They cover aspects of the major world religions and approaches to moral questions. Lessons involve a high quality range of learning experiences such as debate, role-play, presentations, mysteries and enactments. The department focuses on developing a respect for, and sensitivity towards, the beliefs and values of others.
Students study the approaches of two major world religions to a range of moral and ethical issues. It leads on to Philosophy and Ethics A Level which is a successful, challenging and exciting course. We have had students go on to top universities to further their studies.
Religious Studies explores a number of philosophical topics connected with what it means to be human. They then study approaches to justice, looking at racism and attitudes to crime and punishment. Students work in teams to study, present and debate a wide range of human rights issues and campaigns for change.
Authority focuses on key events and figures in Christianity. Spirituality through the creative arts explores religious perspectives on art, design and worship. A study of beliefs and concepts encourages students to ask ultimate questions about suffering and meaning. Related moral issues are discussed throughout.

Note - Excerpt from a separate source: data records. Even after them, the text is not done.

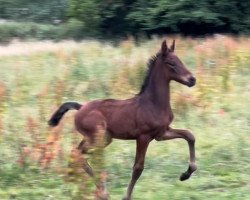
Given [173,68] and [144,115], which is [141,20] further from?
[144,115]

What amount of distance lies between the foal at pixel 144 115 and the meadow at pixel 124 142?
403 mm

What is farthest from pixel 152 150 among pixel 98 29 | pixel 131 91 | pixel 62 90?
pixel 98 29

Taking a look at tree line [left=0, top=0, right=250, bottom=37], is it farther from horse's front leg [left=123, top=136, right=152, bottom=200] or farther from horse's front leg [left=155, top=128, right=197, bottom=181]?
horse's front leg [left=123, top=136, right=152, bottom=200]

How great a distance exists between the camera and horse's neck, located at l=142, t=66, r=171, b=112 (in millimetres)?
7637

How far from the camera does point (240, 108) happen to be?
39.3 ft

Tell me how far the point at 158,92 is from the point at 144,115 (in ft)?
1.10

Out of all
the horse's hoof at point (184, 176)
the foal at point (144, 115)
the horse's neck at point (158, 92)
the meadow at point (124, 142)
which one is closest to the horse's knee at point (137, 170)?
the foal at point (144, 115)

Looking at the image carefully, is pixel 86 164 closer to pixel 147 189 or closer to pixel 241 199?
pixel 147 189

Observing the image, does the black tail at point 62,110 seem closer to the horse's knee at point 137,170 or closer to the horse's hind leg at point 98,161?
the horse's hind leg at point 98,161

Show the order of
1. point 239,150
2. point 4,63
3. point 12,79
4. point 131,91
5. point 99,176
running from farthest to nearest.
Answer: point 4,63, point 12,79, point 131,91, point 239,150, point 99,176

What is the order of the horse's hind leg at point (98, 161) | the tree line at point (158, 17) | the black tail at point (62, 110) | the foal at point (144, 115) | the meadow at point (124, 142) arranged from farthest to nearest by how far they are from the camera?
the tree line at point (158, 17), the black tail at point (62, 110), the meadow at point (124, 142), the foal at point (144, 115), the horse's hind leg at point (98, 161)

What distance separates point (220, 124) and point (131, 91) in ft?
8.40

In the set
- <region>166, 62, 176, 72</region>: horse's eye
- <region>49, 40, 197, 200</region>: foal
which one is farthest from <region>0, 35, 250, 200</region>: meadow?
<region>166, 62, 176, 72</region>: horse's eye

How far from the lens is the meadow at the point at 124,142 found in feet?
25.6
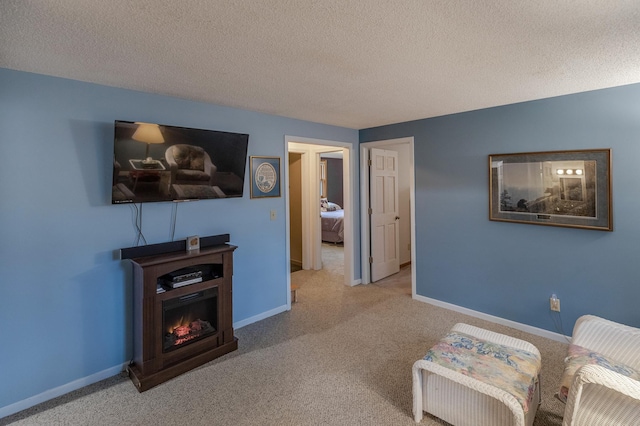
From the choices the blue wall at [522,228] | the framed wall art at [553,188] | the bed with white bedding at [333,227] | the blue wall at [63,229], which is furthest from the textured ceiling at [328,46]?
the bed with white bedding at [333,227]

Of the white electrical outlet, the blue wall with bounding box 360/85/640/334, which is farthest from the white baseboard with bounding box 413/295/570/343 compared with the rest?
the white electrical outlet

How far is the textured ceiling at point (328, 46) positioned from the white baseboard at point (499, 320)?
7.19 ft

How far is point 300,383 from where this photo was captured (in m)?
2.34

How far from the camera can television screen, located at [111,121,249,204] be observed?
232 cm

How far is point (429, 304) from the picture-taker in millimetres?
3850

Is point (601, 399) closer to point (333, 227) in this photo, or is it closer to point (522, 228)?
point (522, 228)

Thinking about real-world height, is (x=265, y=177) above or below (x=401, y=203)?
above

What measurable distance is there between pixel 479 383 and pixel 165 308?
2.21 meters

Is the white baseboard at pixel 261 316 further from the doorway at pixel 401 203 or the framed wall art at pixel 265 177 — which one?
the doorway at pixel 401 203

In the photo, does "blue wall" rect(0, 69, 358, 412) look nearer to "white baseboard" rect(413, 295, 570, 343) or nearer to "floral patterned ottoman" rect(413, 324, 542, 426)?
"floral patterned ottoman" rect(413, 324, 542, 426)

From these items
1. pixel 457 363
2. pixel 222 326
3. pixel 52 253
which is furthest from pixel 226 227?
pixel 457 363

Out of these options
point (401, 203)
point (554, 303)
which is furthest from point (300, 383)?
point (401, 203)

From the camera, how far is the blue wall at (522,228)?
2586mm

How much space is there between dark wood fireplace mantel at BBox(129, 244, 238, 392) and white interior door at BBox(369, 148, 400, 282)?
2.44 meters
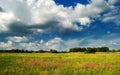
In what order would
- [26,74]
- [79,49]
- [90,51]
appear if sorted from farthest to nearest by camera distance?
[79,49] < [90,51] < [26,74]

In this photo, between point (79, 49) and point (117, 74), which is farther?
point (79, 49)

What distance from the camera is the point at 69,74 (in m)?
13.4

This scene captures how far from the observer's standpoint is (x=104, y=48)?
540 feet

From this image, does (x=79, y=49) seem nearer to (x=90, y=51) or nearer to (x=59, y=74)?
(x=90, y=51)

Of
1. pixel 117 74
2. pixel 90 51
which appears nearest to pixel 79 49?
pixel 90 51

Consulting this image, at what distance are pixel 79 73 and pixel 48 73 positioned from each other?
1971 millimetres

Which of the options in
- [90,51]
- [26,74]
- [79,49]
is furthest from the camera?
[79,49]

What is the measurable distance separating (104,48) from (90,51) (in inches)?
2955

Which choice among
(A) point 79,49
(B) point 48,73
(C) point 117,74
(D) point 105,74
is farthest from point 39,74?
(A) point 79,49

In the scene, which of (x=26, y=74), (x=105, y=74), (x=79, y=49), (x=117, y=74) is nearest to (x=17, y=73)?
(x=26, y=74)

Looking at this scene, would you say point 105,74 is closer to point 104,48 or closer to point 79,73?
point 79,73

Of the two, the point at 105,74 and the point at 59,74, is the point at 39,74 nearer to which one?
the point at 59,74

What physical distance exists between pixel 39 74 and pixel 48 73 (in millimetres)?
582

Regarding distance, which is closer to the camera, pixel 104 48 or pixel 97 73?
pixel 97 73
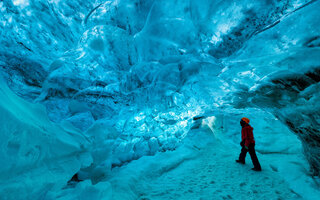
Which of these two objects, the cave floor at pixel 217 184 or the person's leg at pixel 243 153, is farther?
the person's leg at pixel 243 153

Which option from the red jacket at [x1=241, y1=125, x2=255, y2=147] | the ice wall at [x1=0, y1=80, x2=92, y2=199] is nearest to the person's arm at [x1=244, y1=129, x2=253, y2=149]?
the red jacket at [x1=241, y1=125, x2=255, y2=147]

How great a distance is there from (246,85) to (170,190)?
2.89 metres

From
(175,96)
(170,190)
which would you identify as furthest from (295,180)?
(175,96)

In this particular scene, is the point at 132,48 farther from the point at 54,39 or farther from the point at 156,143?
the point at 156,143

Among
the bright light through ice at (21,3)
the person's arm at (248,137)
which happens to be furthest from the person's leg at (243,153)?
the bright light through ice at (21,3)

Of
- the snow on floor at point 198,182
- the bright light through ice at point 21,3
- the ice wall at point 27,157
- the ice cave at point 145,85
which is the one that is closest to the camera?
the ice wall at point 27,157

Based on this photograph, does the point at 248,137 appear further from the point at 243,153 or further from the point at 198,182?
the point at 198,182

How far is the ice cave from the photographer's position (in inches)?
87.0

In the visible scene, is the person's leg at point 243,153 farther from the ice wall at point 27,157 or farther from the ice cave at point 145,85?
the ice wall at point 27,157

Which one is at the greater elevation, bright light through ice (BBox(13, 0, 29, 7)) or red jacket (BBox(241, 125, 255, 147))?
bright light through ice (BBox(13, 0, 29, 7))

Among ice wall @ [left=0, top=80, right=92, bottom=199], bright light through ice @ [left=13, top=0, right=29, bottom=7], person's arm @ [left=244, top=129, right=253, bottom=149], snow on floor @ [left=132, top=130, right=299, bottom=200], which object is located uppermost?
bright light through ice @ [left=13, top=0, right=29, bottom=7]

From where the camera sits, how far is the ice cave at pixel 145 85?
2.21 m

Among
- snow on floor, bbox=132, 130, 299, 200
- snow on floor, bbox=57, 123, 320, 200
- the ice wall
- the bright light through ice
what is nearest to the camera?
the ice wall

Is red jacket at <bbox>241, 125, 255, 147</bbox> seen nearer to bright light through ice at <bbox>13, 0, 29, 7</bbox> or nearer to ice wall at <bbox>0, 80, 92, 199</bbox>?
ice wall at <bbox>0, 80, 92, 199</bbox>
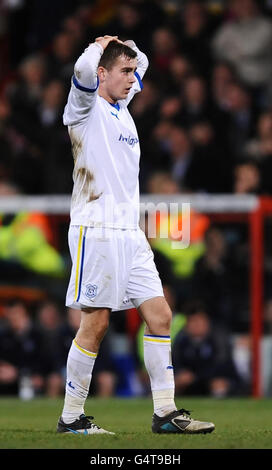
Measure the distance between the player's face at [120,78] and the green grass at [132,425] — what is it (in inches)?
70.8

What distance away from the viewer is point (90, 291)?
6.13 m

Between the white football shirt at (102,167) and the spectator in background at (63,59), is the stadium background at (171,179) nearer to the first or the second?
the spectator in background at (63,59)

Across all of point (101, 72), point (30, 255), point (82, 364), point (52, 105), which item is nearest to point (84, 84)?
point (101, 72)

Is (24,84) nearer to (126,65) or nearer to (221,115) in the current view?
(221,115)

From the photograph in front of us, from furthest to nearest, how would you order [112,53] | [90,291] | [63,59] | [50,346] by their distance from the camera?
[63,59], [50,346], [112,53], [90,291]

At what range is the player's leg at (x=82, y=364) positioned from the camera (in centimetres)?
614

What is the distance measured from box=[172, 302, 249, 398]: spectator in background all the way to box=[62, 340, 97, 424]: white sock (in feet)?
14.8

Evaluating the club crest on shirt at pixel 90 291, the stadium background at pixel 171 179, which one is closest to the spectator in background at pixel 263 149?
the stadium background at pixel 171 179

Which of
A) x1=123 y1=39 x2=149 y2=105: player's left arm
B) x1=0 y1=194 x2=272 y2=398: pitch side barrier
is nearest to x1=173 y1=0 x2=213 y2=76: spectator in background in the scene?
x1=0 y1=194 x2=272 y2=398: pitch side barrier

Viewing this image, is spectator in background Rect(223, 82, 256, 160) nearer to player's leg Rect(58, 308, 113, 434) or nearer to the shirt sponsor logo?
the shirt sponsor logo

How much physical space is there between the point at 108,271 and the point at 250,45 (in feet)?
22.0

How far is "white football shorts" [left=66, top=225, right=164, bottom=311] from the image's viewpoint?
6145 mm

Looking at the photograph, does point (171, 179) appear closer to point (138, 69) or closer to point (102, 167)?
point (138, 69)
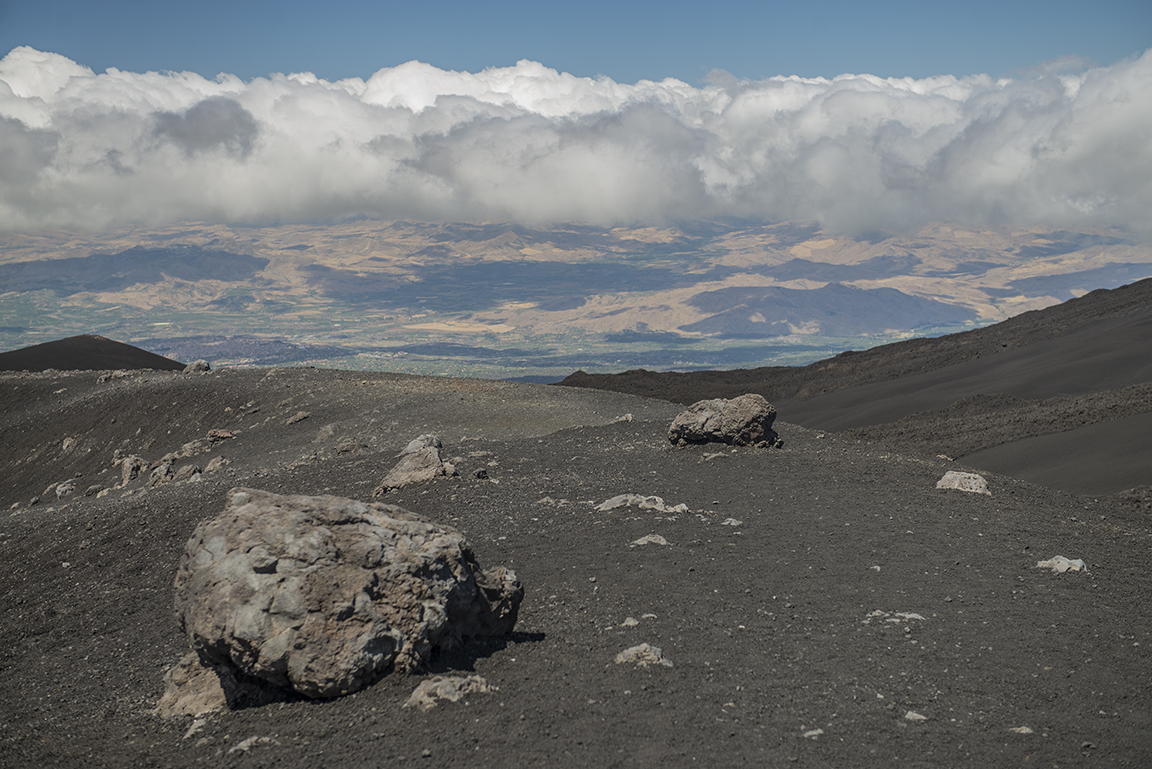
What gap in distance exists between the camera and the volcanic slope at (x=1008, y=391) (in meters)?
20.6

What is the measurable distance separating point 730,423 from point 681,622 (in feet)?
26.3

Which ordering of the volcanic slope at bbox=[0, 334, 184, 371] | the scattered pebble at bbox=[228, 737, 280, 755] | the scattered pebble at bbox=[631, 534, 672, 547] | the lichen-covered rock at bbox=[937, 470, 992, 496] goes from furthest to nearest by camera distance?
the volcanic slope at bbox=[0, 334, 184, 371] < the lichen-covered rock at bbox=[937, 470, 992, 496] < the scattered pebble at bbox=[631, 534, 672, 547] < the scattered pebble at bbox=[228, 737, 280, 755]

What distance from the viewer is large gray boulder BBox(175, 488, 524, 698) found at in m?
6.15

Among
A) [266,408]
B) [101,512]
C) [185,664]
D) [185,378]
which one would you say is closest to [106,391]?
[185,378]

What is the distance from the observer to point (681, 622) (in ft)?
25.4

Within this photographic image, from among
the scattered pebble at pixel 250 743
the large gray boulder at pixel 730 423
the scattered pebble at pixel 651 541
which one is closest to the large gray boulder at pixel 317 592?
the scattered pebble at pixel 250 743

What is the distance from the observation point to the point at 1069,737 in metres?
5.74

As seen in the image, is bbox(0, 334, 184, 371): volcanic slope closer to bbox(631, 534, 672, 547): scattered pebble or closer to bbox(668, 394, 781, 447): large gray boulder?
bbox(668, 394, 781, 447): large gray boulder

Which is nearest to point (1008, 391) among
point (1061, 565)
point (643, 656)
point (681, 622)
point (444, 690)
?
point (1061, 565)

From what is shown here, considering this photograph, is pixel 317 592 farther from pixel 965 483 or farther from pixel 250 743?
pixel 965 483

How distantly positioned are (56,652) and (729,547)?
769 cm

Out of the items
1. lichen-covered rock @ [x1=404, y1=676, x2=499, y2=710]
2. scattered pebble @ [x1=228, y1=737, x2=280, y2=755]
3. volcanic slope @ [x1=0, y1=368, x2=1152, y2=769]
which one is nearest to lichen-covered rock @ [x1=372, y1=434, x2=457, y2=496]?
volcanic slope @ [x1=0, y1=368, x2=1152, y2=769]

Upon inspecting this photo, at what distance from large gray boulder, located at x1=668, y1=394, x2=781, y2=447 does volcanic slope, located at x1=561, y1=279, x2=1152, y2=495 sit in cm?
770

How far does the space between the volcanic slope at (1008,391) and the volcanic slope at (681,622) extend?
25.0 ft
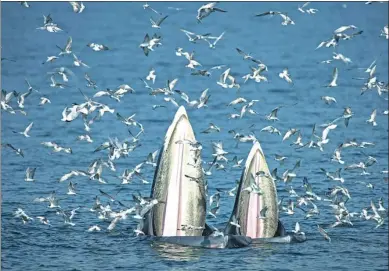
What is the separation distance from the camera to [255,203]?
3766cm

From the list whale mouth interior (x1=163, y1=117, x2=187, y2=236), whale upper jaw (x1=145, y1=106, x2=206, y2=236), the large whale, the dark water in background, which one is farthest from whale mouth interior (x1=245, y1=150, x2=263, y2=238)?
whale mouth interior (x1=163, y1=117, x2=187, y2=236)

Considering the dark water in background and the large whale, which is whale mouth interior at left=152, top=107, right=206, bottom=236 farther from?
the dark water in background

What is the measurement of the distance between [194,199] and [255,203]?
1.43 m

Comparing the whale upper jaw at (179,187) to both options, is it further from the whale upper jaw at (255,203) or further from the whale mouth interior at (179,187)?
the whale upper jaw at (255,203)

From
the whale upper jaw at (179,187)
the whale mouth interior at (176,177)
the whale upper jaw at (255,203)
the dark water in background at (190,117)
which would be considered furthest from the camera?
the dark water in background at (190,117)

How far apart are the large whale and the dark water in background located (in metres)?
0.38

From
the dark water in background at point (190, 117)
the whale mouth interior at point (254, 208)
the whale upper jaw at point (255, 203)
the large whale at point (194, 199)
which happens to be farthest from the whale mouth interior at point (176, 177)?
the whale mouth interior at point (254, 208)

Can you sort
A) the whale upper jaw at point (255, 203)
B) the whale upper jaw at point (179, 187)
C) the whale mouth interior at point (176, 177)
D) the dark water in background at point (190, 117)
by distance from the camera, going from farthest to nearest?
the dark water in background at point (190, 117) < the whale upper jaw at point (179, 187) < the whale mouth interior at point (176, 177) < the whale upper jaw at point (255, 203)

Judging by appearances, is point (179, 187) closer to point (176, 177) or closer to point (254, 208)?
point (176, 177)

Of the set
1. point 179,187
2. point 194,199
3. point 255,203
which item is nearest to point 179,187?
point 179,187

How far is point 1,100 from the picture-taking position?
42.6 m

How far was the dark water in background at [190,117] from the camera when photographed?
127 ft

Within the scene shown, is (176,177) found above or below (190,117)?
below

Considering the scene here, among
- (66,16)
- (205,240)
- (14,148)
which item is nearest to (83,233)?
(205,240)
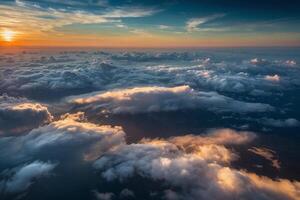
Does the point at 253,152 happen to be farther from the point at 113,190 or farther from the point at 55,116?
the point at 55,116

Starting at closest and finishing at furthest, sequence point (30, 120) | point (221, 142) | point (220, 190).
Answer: point (220, 190), point (221, 142), point (30, 120)

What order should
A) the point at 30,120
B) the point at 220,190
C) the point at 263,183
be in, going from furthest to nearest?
1. the point at 30,120
2. the point at 263,183
3. the point at 220,190

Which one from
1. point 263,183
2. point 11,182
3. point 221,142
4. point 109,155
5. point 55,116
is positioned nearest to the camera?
point 11,182

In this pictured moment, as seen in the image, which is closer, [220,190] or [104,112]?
[220,190]

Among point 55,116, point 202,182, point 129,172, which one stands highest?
point 202,182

GCSE Religious Studies begins in Year 9 with an exploration of key figures in religion. Students then study Religion, peace and conflict and Religion, human rights and social justice. Active learning approaches enable students to develop confidence with the demands of the GCSE course.
Further topics are covered on Religion, human rights and social justice, particularly related to wealth and poverty. The origins and value of human life are then explored, covering topical issues such as abortion and euthanasia, with lots of references to current affairs.
Religious attitudes to the elderly and death, followed by attitudes to crime and punishment, complete the GCSE course. All of these highly relevant and topical issues are explored through discussion, role play, debate, presentations and opportunities to show empathy. Students will be able to demonstrate confidence expressing opinions on a wide variety of issues.